Эптон Синклер - Король-Уголь
— Это будет веселенькое дельце! — вырвалось у Хала, и Олсен в ответ рассмеялся:
— Вот именно…
— Ты думаешь, меня ждет второй «Пайн-крик»? — спросил Хал. — Возможно, так, но я должен сам все проверить. Понимаешь, у меня есть брат, и я мысленно веду с ним споры, когда начинаю думать о том, что становлюсь революционером. Я хочу с полным правом сказать ему: «Я не начитался никаких теорий. Я лично все проверил и вот — жизнь как она есть!»
— Ладно, — сказал Олсен, — все это хорошо, но ты еще только хочешь это испытать и внушить правильные мысли брату, а я уже всему научен на горьком опыте. Уж я-то знаю, что здесь делают с человеком, который требует рабочего контроля. И я не могу принести себя в жертву только затем, чтобы получить еще одно доказательство!

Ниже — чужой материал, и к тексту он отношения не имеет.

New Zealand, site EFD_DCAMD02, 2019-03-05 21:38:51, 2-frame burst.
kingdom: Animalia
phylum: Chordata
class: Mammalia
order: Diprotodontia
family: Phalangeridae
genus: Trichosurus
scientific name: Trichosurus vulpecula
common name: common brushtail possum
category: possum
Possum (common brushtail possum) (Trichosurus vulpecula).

— А я тебя и не зову! — засмеялся Хал. — Раз я не берусь помогать тебе, ты можешь и мне не помогать. Но скажи, ведь я не помешаю общему делу, если подберу группу людей, которые согласятся рискнуть и выступить с требованием контролера?
— Конечно, нет! Наоборот, это послужит для многих наглядным уроком. Есть рабочие, которые ничего не знают о своем законном праве на контролера. Другие знают, что им не записывают полного веса, но не уверены, что это их обворовывает сама Компания. Если администрация откажется допустить контролера к весам, если, больше того, она выгонит застрельщиков, тогда в местном отделении профсоюза появится много новых членов.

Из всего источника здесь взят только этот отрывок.